A major challenge in bioinformatics is to devise algorithmic methods that, given a gene, can predict a hypothesis for its function that can then be validated by wet-lab assays. 

Recently, new experimental  techniques have become available, producing data which offer clues about gene function (e.g. protein-protein interaction data, gene expression  data,  metabolic  profiling,  etc).
However, it  has  become  clear that while each data type contains important  information that can help in determining the  function of  a gene, no single data  type  by  itself  suffices.

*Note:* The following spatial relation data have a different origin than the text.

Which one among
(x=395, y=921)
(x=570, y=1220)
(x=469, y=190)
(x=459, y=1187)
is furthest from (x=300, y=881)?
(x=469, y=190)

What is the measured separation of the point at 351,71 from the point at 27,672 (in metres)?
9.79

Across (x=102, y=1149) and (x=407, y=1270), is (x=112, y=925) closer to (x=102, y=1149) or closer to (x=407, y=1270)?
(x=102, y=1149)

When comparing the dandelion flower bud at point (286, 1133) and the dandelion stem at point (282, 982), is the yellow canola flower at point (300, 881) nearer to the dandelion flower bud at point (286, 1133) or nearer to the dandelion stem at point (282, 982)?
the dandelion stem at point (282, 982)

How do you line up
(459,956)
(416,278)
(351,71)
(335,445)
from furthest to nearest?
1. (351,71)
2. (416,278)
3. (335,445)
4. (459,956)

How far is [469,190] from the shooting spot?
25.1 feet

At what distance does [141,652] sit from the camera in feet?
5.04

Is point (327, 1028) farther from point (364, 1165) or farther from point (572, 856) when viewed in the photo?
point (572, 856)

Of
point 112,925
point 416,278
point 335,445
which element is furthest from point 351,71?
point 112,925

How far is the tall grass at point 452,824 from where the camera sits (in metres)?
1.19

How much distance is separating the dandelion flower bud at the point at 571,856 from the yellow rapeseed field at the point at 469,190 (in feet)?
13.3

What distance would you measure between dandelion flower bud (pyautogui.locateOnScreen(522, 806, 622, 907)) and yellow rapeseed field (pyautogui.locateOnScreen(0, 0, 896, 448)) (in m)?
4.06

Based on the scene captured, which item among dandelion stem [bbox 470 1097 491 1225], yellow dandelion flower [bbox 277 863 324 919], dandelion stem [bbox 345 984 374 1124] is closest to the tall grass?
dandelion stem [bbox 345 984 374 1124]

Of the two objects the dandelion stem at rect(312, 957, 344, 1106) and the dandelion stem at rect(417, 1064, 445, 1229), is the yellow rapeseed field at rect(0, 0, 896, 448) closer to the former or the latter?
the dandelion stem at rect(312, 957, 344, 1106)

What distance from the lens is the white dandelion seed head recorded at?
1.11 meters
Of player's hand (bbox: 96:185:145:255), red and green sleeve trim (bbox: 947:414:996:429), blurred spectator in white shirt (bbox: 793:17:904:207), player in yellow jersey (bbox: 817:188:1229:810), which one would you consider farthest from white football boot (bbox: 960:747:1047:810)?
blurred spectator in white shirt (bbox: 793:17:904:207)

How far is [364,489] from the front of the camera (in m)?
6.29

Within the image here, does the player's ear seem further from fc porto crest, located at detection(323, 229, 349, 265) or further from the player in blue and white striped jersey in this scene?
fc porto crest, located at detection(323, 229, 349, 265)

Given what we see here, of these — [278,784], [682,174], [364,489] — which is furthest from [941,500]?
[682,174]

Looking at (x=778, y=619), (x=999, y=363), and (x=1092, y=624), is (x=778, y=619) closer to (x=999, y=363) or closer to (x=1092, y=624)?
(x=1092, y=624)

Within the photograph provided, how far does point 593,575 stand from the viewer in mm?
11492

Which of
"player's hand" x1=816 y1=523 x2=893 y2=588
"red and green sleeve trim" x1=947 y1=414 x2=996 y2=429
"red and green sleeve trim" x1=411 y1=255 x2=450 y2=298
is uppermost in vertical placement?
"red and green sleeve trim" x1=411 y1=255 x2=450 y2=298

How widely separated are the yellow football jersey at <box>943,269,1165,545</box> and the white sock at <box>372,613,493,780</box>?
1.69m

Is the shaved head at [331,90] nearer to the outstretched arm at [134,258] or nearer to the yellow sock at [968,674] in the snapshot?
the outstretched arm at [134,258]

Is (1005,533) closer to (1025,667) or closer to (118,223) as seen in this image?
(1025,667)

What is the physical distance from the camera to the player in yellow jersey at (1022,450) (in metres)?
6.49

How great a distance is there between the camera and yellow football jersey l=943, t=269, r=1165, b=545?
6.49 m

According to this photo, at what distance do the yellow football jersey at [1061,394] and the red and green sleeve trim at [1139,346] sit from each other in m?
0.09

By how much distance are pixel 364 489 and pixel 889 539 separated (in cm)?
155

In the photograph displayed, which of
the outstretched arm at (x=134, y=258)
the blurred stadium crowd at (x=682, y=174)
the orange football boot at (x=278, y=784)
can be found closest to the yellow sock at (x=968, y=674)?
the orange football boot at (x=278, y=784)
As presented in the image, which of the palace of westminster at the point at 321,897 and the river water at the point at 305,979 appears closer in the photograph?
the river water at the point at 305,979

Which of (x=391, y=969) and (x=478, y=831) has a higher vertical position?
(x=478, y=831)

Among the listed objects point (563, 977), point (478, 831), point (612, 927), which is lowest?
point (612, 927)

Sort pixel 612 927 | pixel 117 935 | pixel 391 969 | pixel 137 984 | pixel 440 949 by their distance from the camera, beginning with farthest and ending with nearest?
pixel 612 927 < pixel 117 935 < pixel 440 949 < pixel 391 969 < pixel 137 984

Also, it  has been shown  that  large-scale  functional  inference  greatly  improves  by  integrating
evidence from different sources.

The aim of this project is to analyze and quantify the amount of information that each data type conveys about gene function.
This  project  will  begin  by  collecting  publicly  available  experimental  and
computational datasets for the following organisms:
- S. cerevisiae
- C. elegans
- D. melanogaster
- A.  thaliana
- H. sapiens
Particularly we shall  focus on  these different  types  of  data  (when  available  for  a  given  organism):  homology  data, sequence  pattern,  structure  pattern,  gene  expression,  protein  expression, metabolite  expression,  protein-protein  interaction,  genetic  interaction and
pathway  information.
For  the  genes  which  have  already  been  experimentally annotated we shall also collect  their  respective  functional annotation  (based on GO - the Gene Ontology).
We shall then attempt to quantify the amount of information about gene function contained  in  each  data  type.  To  do  this  we  shall  use  both  standard  statistical techniques as well as Random Graph Dependency,  a  novel  information  theory measure for quantifying distances between large graphs.